Compromise – verb “to allow your principles to be less strong or your standards to be lower”
Having spent some of last week filming around the city with some buyers on a certain Channel 4 programme, we have been discussing the essence of compromise quite a bit! As with many potential viewers, we started off with a list of their requirements to fill that saw some swift initial adjustments once the reality of the Bath market became apparent to them. However, there were some criteria points that stayed firmly on the list despite our discussions and despite the resulting significant impact on the range of property available for them to view – in this case, these points were character, distance from town and number of bedrooms.
Given the price range available to the buyers, this refined list of requirements resulted in just two properties worth them looking at across the city. If they had compromised on character, that would have increased the number of suitable properties by at least 20. Extending their boundary up the hills of away from town a little bit would have had at least the same effect and both changes would have resulted in houses with extra bedrooms entering the equation.
Having said all of this, the buyers did love one of the properties they saw and are currently considering whether to put in an offer so they may well end up getting what they wanted!
I thought after this that a quick bit of research was in order into what people actually do end up compromising on in their search for a home.
Which surveys last year showed people were least willing to compromise on local crime levels (90%), the number of bedrooms (86%) or proximity to local schools (86%) but overall, 69% did compromise on at least one aspect. The most common factor compromised on was the overall condition of the property (29%). garden or outside space (24%), the house’s general layout (23%) and location (23%).

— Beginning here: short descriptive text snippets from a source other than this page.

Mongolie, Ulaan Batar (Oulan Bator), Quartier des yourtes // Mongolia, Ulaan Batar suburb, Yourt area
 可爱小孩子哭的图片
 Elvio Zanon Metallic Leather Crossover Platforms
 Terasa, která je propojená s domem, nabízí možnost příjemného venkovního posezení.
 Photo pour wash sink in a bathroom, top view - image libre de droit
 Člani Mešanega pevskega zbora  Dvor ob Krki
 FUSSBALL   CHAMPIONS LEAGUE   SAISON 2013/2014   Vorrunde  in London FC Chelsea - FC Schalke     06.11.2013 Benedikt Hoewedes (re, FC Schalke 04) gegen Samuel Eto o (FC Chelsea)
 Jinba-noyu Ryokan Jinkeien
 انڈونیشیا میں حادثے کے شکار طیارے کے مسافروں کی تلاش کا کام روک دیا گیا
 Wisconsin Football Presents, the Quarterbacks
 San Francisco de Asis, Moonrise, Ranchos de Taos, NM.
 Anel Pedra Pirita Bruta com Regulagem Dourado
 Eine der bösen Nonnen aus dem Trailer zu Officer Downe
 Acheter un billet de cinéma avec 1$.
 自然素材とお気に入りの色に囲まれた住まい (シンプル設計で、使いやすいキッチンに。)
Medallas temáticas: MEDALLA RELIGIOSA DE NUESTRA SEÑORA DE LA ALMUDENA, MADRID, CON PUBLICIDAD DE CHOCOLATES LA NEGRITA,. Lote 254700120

If you’re looking to buy, why not try these five tips to refine your search parameters
- Make a list of home features that are absolutely non-negotiable for you and don’t look at properties that don’t meet these base criteria
- Make a list of features you would like to have, but are willing to compromise if necessary.
- Decide what the “must have” amenities are for a neighbourhood before even looking at properties.
- Consider things you can’t change versus what you can change in making compromises.
- Stay practical. You may not be able to find everything on your wish list in a home unless you build it from scratch. If you find yourself visiting property after property and never finding a good fit, it’s time to compromise further!